For the past few years I have been gifting each of my children $15,000. I did this in 2019. My middle son had surgery in 2019 and his health insurance carrier disputed a surgeon’s bill for $7,700. The claim was that the procedure was not emergency and the doctor was out of network. My son contested this and in 2019 I paid the $7,700 bill so the bill would not be sent to collections.
In 2020, this was resolved in his favor and he was reimbursed the $7,700. Because this was his policy, the check was sent to him but he then reimbursed me.
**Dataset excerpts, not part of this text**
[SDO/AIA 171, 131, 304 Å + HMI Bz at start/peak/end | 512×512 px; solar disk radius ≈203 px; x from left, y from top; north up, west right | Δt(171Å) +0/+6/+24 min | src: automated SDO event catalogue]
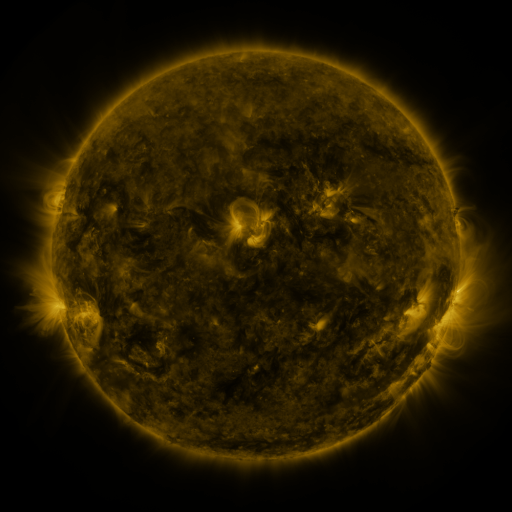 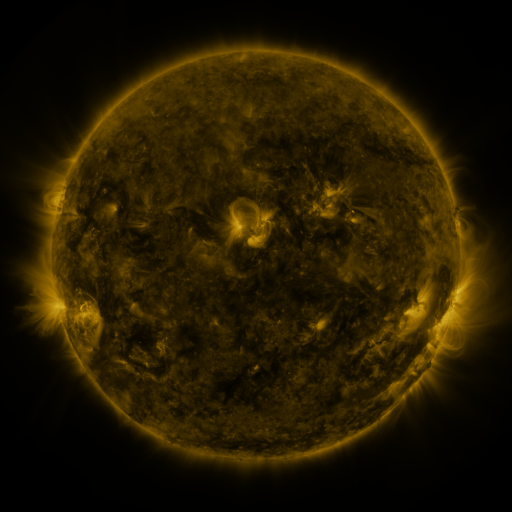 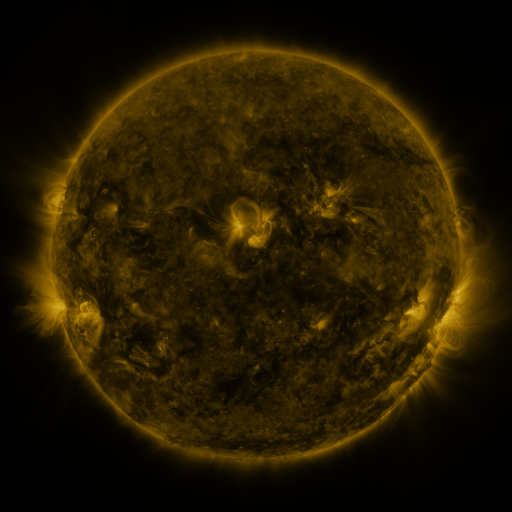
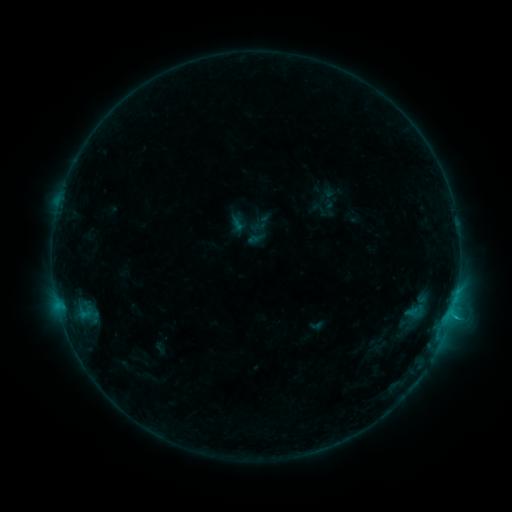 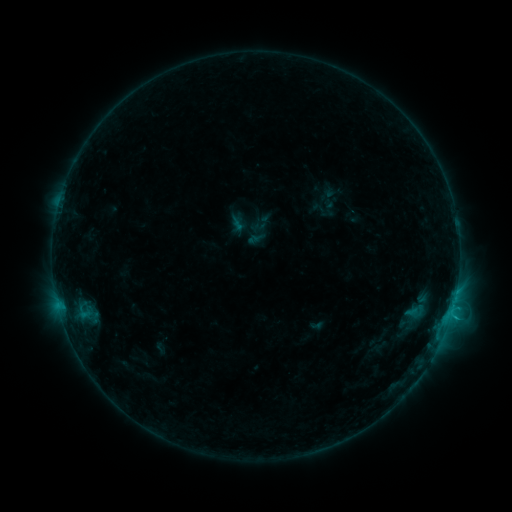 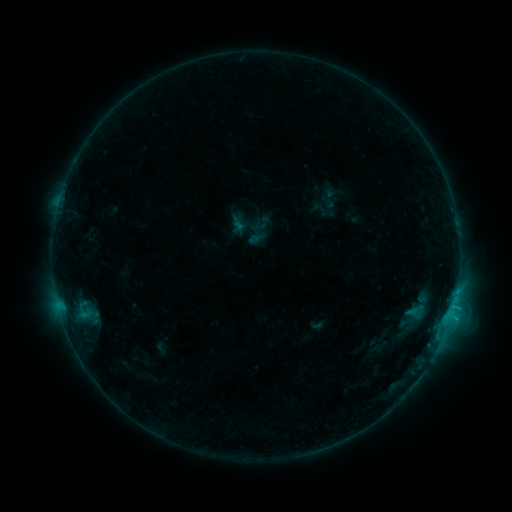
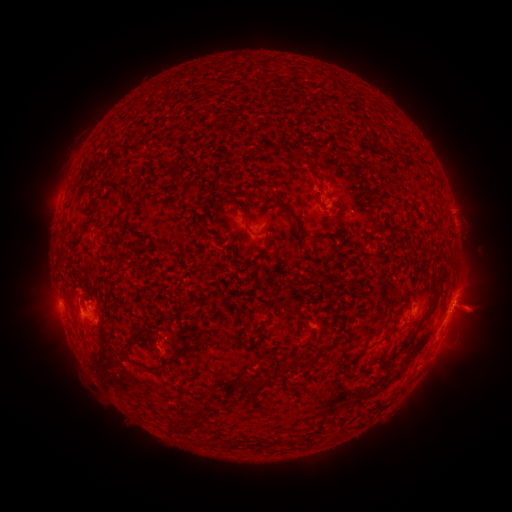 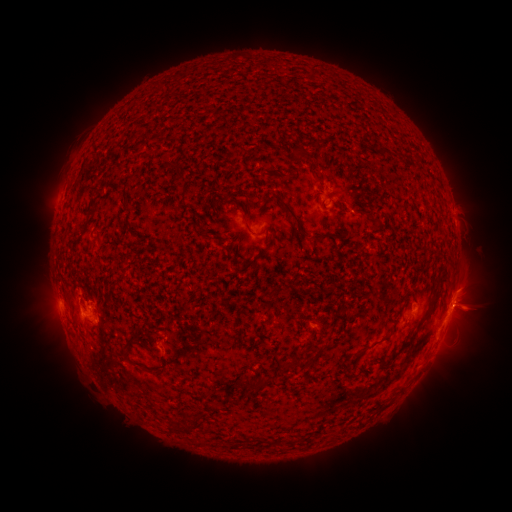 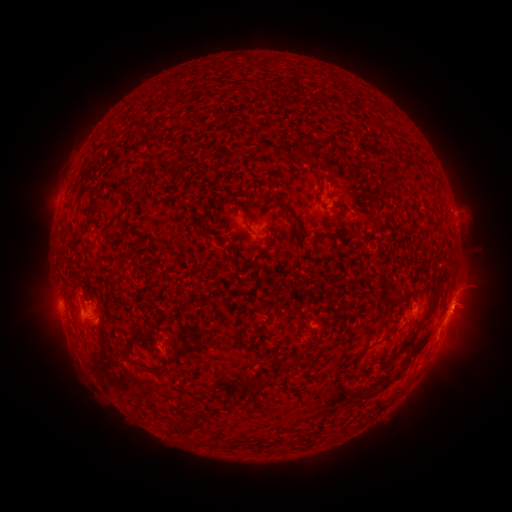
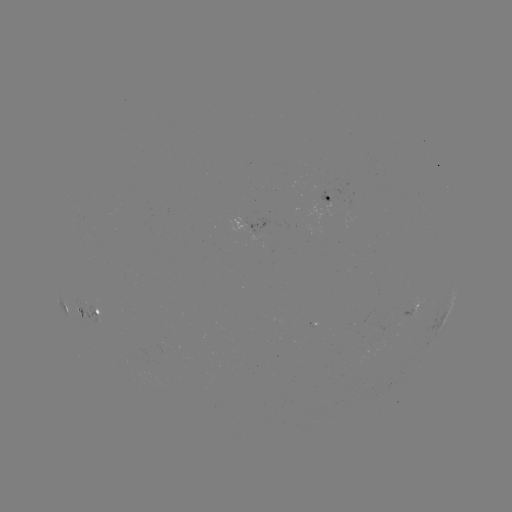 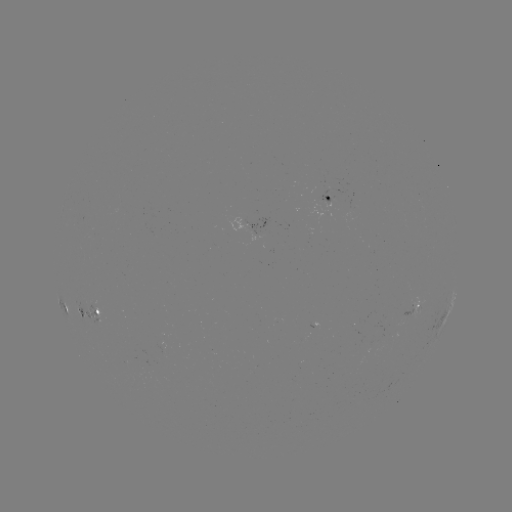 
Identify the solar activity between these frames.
eruption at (467, 288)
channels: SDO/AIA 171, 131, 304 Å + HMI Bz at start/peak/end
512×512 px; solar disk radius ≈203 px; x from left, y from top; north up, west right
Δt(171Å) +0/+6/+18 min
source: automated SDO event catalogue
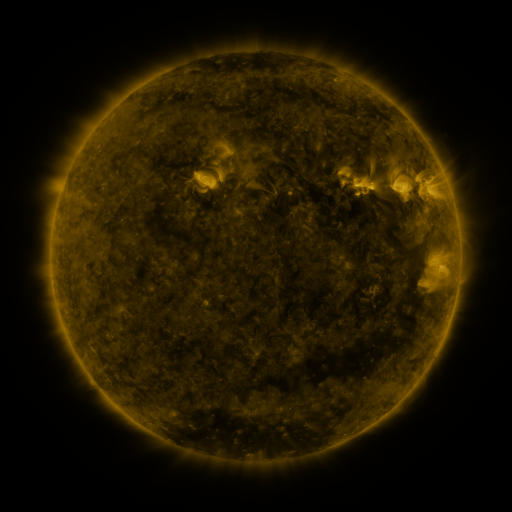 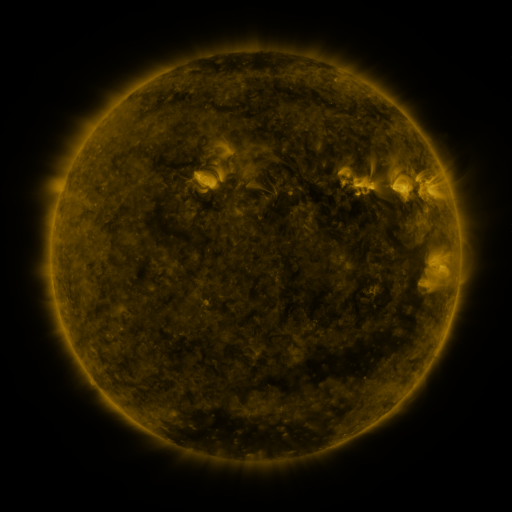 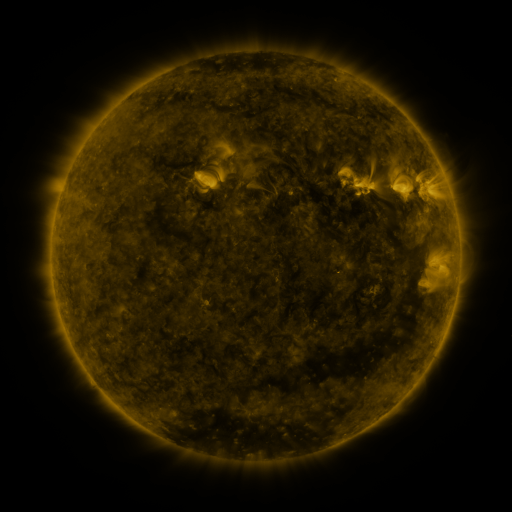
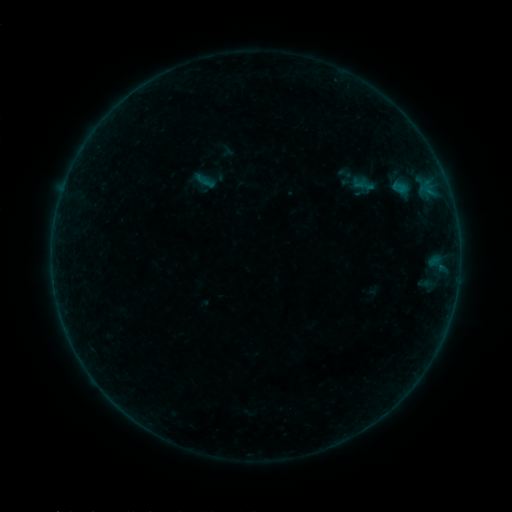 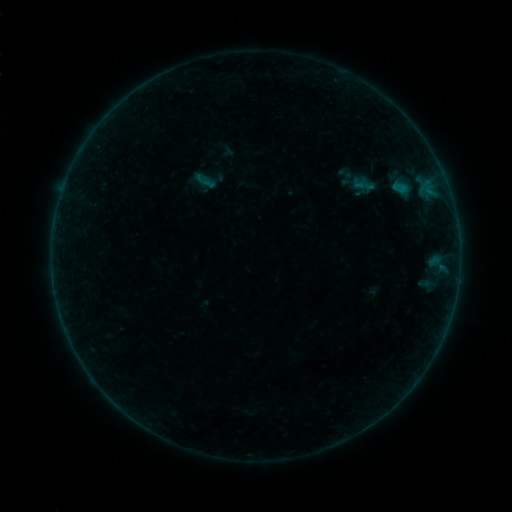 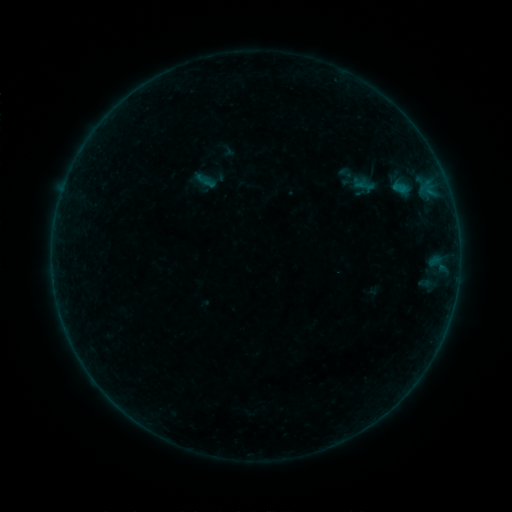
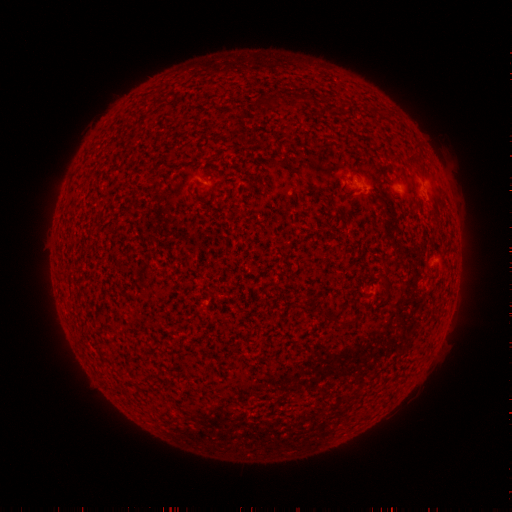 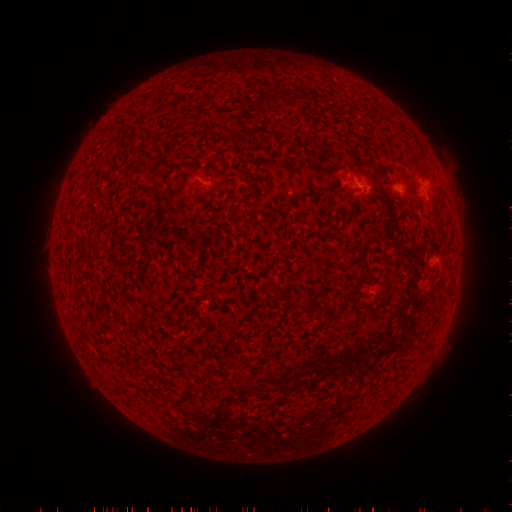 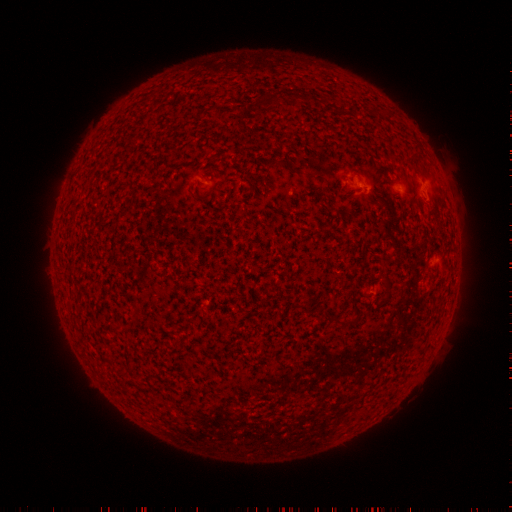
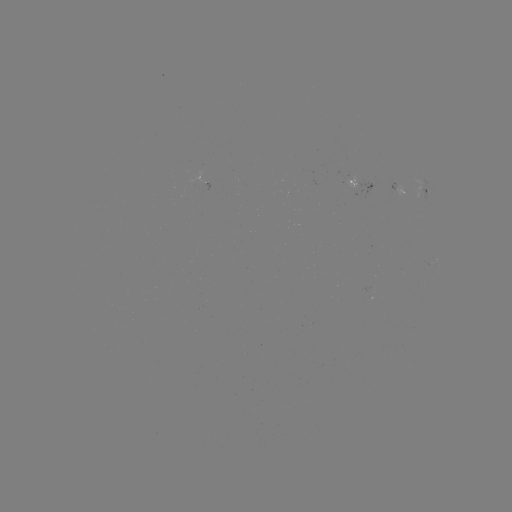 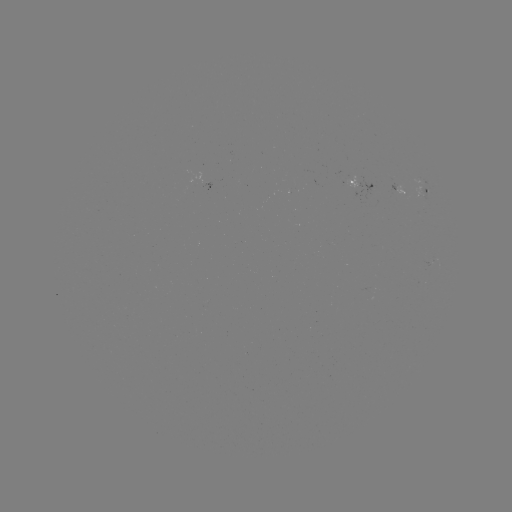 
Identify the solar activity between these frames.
no flare in any classed list; no EUV-trigger detection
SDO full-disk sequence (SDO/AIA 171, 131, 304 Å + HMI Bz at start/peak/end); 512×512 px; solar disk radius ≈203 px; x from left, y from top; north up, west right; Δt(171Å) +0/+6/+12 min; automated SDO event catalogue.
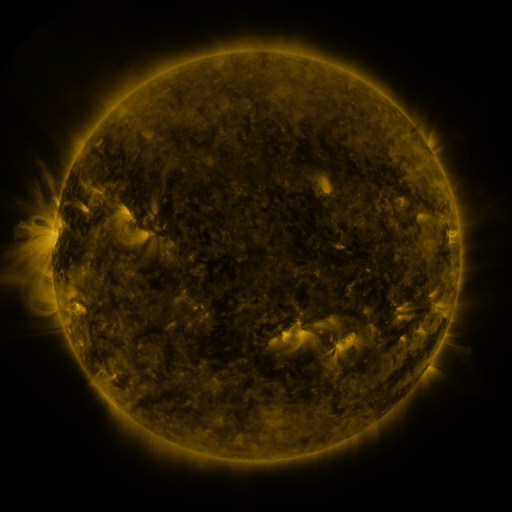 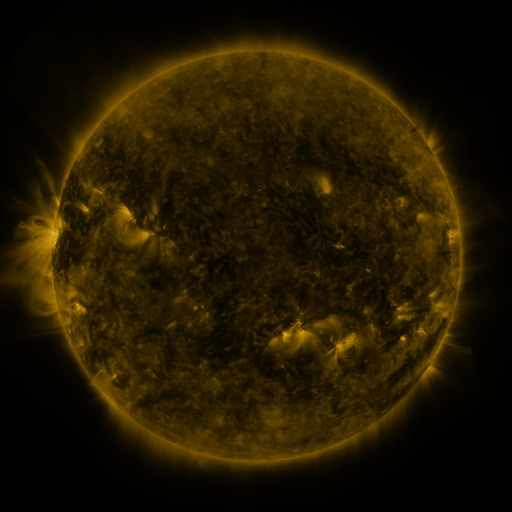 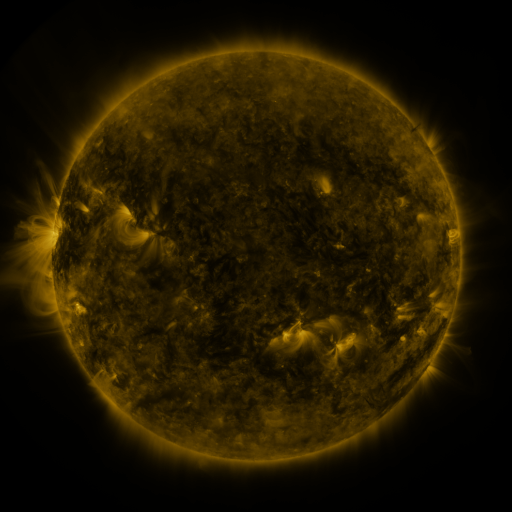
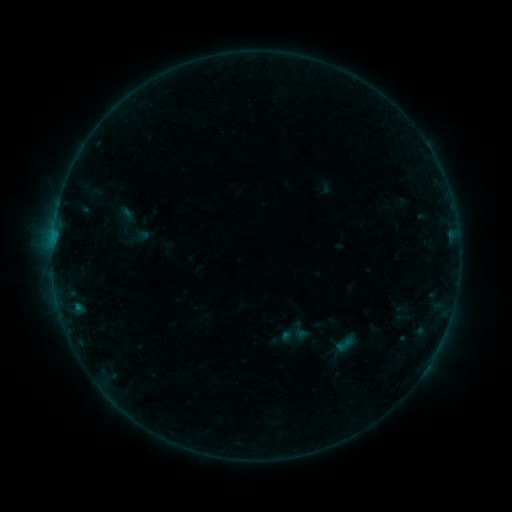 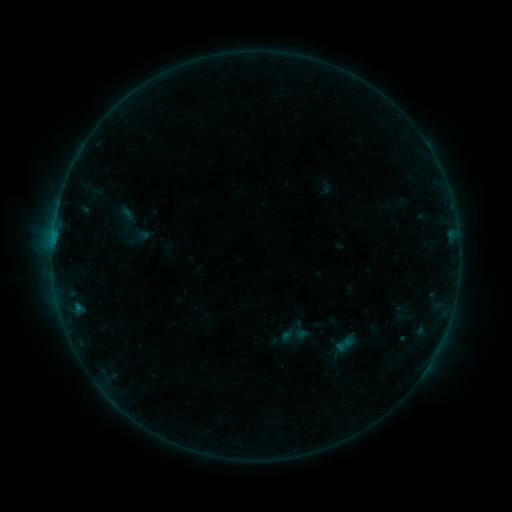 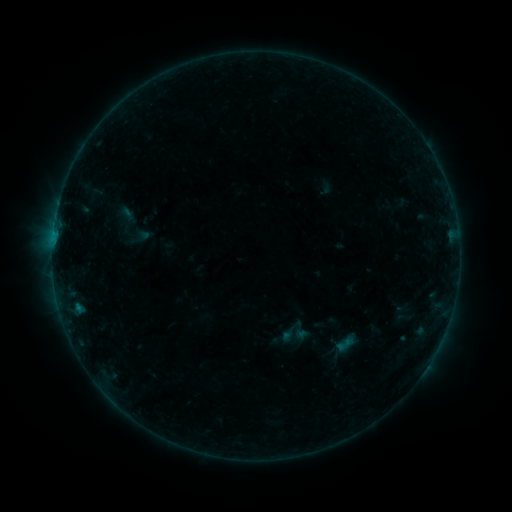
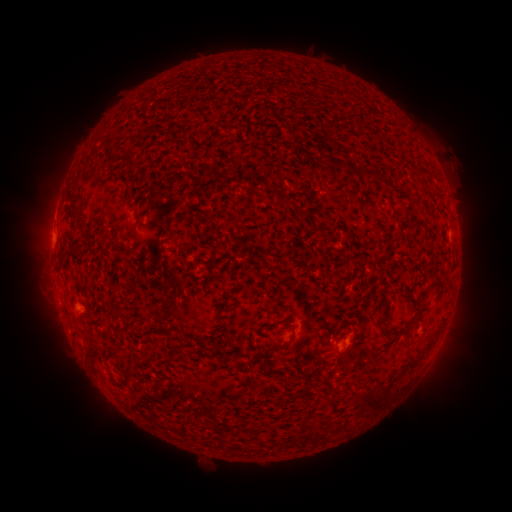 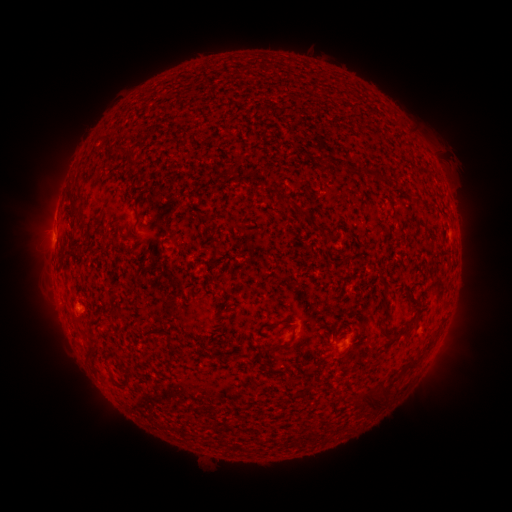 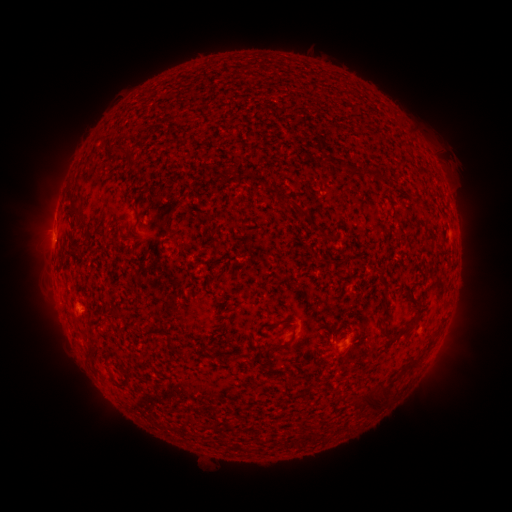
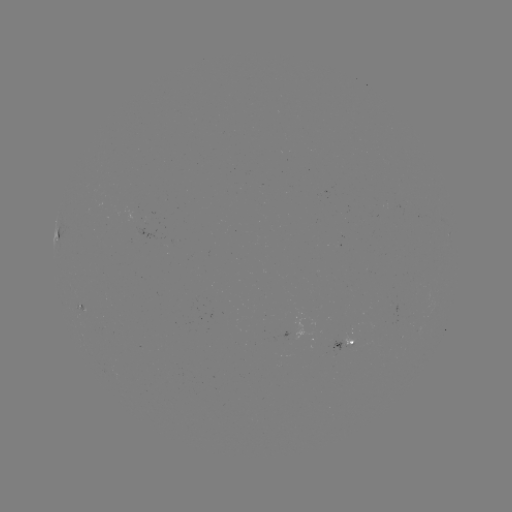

My tax preparer is fairly confident that no one has any income because he says no one received a tax deduction so a tax benefit rule says no income. But since there never was a payment to a medical care provider he says that the special gift exception for medical costs may not apply and maybe I made a $22,700 gift to my son in 2019 and he made a $7,700 gift to me in 2020.
My preparer says I will owe no gift tax but may need to file a return to report the gift. Your thoughts?
A: I think no reporting at all, but my conclusion is an extension of a judicial doctrine other than the tax benefit rule. Looking at 2019 in isolation, you transferred $22,700 to or for the benefit of your son. The gift tax allows a $15,000 exclusion each year, which means no gift has to be reported within that threshold.
Transfers made directly to a medical care provider on behalf of another are also excluded from the gift tax base. So in 2019 all is fine. Gifts are not income so there is no gift or income tax from the transfers.
Then in 2020 the medical care expenses are reimbursed. This can be viewed as correcting an error. No one claimed a tax deduction in 2019 so the 2020 reimbursement is not income. This is called the tax benefit rule (no tax benefit for the initial payment means no income for the reimbursement).
The 2019 medical payment that you made was excluded from the gift tax base so that there were not reportable gifts in excess of $15,000. Your preparer seems concerned that the reimbursement could be taken to mean there was no medical provider exclusion available in 2019.
There is another doctrine in tax law called the “relation back doctrine.” It was developed in a Supreme Court case called Arrowsmith (like the Sinclair Lewis novel or the rock band).
The doctrine arises because we file tax returns on an annual basis. Annual filing requires us to determine the tax effect based on what we know for that year. If we filed a single tax return for our entire life we could instead report based on the facts that we know for that lifetime.
The reason your son gave you $7,700 in 2020 was because of the payment that you made on his behalf in 2019. Then we can say that the 2020 payment relates back to the 2019 transaction. The Arrowsmith doctrine says we should determine the 2020 treatment by relating it back to the earlier transaction with which it is paired.
Tax advisers may argue whether the doctrine applies here. I believe that it does. If so, then there was no $7,700 transfer made in 2019. The 2020 “fix” that relates back allows us to couple the two transactions.
For this reason I would not say that your son made a gift to you in 2020. There is also no need to invoke the tax benefit rule if we essentially ignore the 2019 payment by application of relation back.
Others may disagree. I apply Arrowsmith most often when someone gets a lawsuit payment that relates to a claim from a prior year sale of one or more capital assets. The later payment can be treated as a capital gain, with no sale in the later year, by relating it back to the earlier transaction.